It’s believed the poachers broke into the sanctuary last week and poisoned the two big cats, who died as a result. At this stage, the motive for the poaching is unclear.
The co-founders of Emoya, Minunette Heuser and her daughter Savannah, described their devastation and grief as their “heart being torn in two”.
“They (the killers) have broken my heart. They have broken Savannah’s heart. This is not just another poaching incident. We are going to unite, stronger than ever, and bring to justice the perpetrators who murdered our two beloved boys, José and Liso,” Minunette said.
She said both lions had special needs as they were visually impaired and brain damaged. Despite being heartbroken, the formidable pair said these killers “will never break our spirit and the spirit of freedom that ADI (Animal Defenders International) has fought so hard for”.
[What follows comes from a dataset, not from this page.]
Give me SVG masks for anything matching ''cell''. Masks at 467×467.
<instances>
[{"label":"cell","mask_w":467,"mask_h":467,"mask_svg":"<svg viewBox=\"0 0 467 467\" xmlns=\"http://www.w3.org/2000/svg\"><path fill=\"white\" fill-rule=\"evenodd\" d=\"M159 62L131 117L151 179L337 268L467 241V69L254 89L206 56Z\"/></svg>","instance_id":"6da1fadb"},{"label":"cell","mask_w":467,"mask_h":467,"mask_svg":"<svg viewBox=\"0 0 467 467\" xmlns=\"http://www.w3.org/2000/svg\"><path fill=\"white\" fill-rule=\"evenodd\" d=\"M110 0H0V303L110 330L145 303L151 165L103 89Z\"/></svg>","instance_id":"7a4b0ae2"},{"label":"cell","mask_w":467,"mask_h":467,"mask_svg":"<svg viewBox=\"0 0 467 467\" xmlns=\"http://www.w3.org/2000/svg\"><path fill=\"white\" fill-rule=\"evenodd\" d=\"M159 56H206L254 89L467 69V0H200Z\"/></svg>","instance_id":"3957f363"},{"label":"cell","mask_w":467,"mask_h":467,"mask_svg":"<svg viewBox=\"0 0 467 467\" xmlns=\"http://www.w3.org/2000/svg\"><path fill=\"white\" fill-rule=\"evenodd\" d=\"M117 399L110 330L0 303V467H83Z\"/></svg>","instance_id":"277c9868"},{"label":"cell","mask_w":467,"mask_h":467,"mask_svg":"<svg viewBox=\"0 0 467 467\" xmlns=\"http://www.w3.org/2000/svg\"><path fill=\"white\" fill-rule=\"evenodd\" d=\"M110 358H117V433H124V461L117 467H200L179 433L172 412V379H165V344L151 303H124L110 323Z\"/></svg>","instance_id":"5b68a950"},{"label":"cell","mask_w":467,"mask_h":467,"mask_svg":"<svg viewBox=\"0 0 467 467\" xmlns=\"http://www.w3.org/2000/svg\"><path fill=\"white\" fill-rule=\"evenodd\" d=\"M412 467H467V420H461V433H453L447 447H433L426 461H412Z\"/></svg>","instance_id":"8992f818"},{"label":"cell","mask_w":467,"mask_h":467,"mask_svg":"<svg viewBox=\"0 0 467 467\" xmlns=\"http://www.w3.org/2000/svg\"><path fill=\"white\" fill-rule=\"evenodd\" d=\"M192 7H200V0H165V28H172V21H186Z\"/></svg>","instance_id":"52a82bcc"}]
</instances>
“We are angry and are not going to take this lying down. We are standing together, every sanctuary, every conservationist, every friend of ADI and Emoya - every one of us - we stand together against illicit wildlife trade,” she said.
The Heusers made it clear they have 24-hour security and armed patrols and have taken immediate and added measures to safeguard their big cats and sanctuary as investigations by police and anti-poaching units continue.
“The terrible slaughter of wildlife in South Africa and the rest of Africa continues to reach desperate proportions,” said an emotional Savannah.
“Poachers are getting bolder and every wildlife refuge, sanctuary and park has now become a target - it is time for us all to stand together,” she said.
Last year, after the 33 lions were moved to South Africa, The Star visited the sanctuary and spent time with the Heusers and some of the rescued big cats, learning about their disabilities and the incredible work Emoya has done in conjunction with ADI, who rescued the lions and facilitated the move to the sanctuary.
In a statement released on Sunday, ADI deemed it “an evil attack”. “This cowardly killing of two sweet, elderly lions, one of whom had suffered brain damage from blows to the head in the circus, must not be left unpunished.
“The safety of the remaining lions is our top priority. ADI and Emoya are reviewing all security measures. Armed guards are in place and a range of additional security measures are being evaluated, including evacuation if necessary,” said ADI president Jan Creamer.